At the age of fourteen, the medical team from Medicins Sans Frontieres secured him a position at Wimahl University and official refugee status in Cascadia for him and his mother.
“I had grown up on the run or in the camps,” said Morgen, “Coming to Pørtland was a shock. I had no sense of the world outside of the occupation. It was so wet and green. The summers were so glorious. And everyone was so nice. It was honestly very shocking. Of course, we had camaraderie in the camps, but that was forced. There was an underside, too, a dark side when you put that many desperate people in one place. Coming to Cascadia for me was like visiting Eden.”
Morgen excelled in his studies. Initially, tracking to become an emergency physician—hoping to learn all he could to help those in the most need- he soon became seduced by disease and genetic engineering.
“Suddenly,” said Morgen, “I realized that I could help not just the people who come into an Emergency room, but I could help eliminate all disease. What a tremendous difference that could make.”
And so, with his new plan in place, Johannes soaked up all the knowledge he could about the technology of gene editing and using it to fight disease. But while Johannes was learning, he met the upper echelon of Cascadian society.
“I was this kid from the camps in Dalmatia. Here I was spending weekends studying in the houses of friends whose parents were entrepreneurs and engineers and some of the most successful people in the world.”
When Johannes graduated, he wanted to start his own company. His efforts were bankrolled by the mother of one of his famous friends.
“Asperia Two Feathers is why I have a company,” he recalled, “She was like a second mother to me, and she believed in me. It wasn’t just words with her, which she also had, but financial support. She paid all the bills for the company’s first three years—until we brought our first biologic to market.”
Success was never guaranteed for Johannes. But in that first year after the launch of Nerperozine, things were looking up. The drug saw a quick approval, and its effects provided tremendous relief to sufferers. The market looked approvingly on this new upstart. That year was set for an official IPO of the company’s stock on the Cascadia Stock Exchange.
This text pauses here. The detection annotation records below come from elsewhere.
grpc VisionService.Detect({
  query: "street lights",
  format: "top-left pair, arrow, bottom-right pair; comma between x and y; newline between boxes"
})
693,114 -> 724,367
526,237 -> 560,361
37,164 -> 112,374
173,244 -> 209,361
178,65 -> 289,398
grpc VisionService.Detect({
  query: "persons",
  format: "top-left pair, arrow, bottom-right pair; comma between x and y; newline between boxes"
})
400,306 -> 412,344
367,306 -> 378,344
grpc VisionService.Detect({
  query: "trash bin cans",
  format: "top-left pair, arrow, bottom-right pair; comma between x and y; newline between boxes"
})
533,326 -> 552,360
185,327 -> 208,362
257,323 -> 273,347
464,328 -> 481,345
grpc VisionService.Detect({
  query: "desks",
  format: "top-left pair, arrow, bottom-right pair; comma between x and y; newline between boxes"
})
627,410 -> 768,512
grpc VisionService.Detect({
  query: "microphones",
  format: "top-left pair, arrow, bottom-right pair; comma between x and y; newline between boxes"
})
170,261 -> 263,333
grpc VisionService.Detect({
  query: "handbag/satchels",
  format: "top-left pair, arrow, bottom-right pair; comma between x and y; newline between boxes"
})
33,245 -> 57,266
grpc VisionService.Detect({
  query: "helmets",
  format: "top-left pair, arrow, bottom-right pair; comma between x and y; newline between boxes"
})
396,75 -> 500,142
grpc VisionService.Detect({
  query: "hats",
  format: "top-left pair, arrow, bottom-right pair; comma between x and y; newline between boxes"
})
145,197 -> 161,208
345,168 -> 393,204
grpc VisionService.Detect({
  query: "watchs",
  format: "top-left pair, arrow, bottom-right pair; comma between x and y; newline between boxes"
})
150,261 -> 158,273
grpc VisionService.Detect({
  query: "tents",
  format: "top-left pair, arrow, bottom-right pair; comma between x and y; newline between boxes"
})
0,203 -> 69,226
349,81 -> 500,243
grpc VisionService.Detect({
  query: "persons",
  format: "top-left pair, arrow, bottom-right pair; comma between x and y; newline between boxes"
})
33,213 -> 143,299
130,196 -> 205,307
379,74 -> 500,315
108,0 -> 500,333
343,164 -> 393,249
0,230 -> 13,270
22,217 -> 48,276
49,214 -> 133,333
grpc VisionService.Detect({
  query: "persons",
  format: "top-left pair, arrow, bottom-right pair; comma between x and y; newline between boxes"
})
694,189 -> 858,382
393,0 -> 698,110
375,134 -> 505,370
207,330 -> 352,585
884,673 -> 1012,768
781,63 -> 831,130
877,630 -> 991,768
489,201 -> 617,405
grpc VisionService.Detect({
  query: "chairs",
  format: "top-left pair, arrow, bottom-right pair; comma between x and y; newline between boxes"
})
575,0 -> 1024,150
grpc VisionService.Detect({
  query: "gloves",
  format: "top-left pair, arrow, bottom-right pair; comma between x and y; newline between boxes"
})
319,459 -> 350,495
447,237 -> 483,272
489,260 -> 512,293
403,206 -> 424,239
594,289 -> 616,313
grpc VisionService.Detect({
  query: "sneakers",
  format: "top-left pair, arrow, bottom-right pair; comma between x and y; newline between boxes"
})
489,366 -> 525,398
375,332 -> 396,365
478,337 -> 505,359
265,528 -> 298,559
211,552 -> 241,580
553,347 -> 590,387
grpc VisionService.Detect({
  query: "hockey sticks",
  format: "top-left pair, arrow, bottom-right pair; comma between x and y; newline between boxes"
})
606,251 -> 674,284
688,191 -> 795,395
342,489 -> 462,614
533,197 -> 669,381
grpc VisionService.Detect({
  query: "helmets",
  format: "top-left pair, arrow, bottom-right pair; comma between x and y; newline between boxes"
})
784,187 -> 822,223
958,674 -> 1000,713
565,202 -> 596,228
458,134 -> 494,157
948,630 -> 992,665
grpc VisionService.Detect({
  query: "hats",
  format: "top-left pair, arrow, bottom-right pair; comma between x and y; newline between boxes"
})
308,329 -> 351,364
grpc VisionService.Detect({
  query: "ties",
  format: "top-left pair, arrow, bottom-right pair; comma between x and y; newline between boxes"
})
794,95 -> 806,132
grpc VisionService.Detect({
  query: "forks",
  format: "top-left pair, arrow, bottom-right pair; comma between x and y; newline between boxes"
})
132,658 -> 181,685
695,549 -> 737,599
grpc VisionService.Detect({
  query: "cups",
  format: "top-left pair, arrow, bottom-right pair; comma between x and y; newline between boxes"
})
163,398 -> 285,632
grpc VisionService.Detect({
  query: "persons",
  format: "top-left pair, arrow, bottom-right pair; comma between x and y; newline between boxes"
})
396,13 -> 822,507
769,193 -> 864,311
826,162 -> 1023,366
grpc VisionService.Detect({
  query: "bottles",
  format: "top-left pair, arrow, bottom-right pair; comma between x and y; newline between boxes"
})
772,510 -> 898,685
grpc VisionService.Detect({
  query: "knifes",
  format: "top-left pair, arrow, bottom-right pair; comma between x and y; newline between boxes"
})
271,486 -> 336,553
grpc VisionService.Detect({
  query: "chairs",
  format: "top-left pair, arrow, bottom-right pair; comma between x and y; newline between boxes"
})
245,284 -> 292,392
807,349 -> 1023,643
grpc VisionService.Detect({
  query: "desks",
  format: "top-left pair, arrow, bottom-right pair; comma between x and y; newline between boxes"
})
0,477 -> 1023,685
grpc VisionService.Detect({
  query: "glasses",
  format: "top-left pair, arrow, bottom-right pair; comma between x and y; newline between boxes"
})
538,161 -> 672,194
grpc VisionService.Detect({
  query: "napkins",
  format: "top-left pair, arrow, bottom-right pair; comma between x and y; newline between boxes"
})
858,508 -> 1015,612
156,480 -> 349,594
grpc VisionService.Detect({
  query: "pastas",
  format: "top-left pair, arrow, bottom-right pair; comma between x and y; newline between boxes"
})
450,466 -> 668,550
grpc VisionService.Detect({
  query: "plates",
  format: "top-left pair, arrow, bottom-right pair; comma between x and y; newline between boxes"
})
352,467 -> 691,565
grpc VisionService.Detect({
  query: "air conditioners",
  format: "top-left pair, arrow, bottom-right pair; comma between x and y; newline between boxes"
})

Then, two days before the IPO, Johannes’ mother Mila suffered a stroke.
“She was still a young woman then. Barely fifty years old, and for this to happen was devastating to me.”
An autopsy later revealed that the stroke had been building for some time—she must have been in pain or sensed something was wrong, but she did nothing. Johannes blamed her stubborn Germanness for the lack of attention to herself.
“She was very German in that she never complained about her suffering. She would have considered it weak. To be German, especially German from the camps, is to understand suffering and that you must conquer it yourself. She could have been missing an arm or a leg and never complained. It was just who she was, who she was brought up to be. She was the strongest woman I ever knew.”
The funeral was the same day that Morgen Genentech debuted for public trading on the Cascadia Stock Exchange. Johannes missed his opportunity to blow the exchange’s vaunted horn.
“She would have hated that,” he added.
From then on, Johannes and his young company had many successes. They recruited the best and the brightest from the world’s foremost universities. They added dozens of biologics and treatments to its armada to fight against illness.
“For an immigrant child, a child from some of the world’s poorest places, to have risen to where I am today,” Johannes said once at an awards dinner. “It is a testament to the power of the welcoming attitude of the Cascadian nation and its generous people.”